*Input data*:
▼

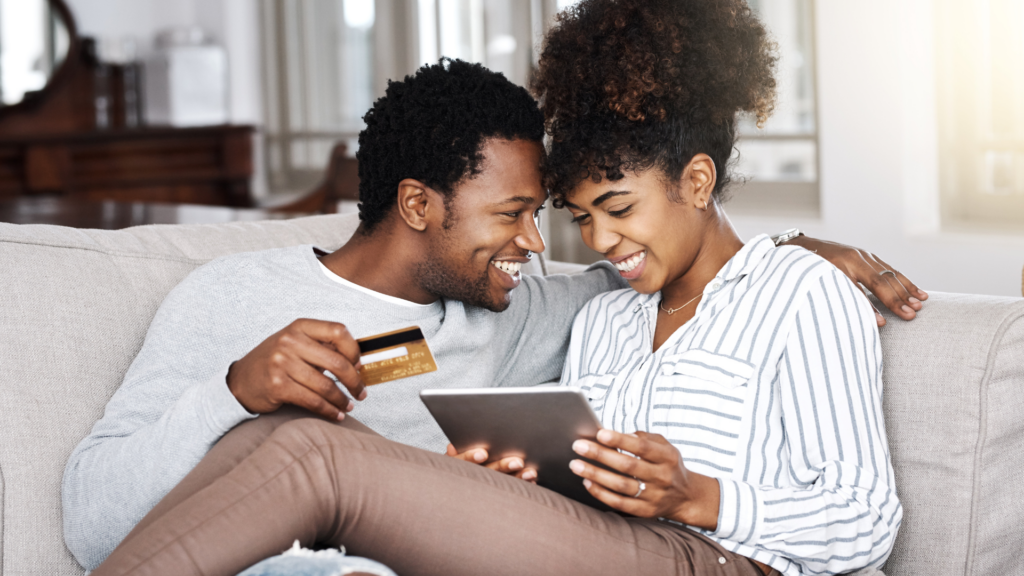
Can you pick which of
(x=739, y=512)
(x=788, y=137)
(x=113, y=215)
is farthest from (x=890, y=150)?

▲

*Exercise brief*: Copy the entries above line for line, leaving out the pictures.

*Exercise answer*:
Can you pick which of
(x=739, y=512)
(x=788, y=137)
(x=113, y=215)
is farthest from (x=890, y=150)?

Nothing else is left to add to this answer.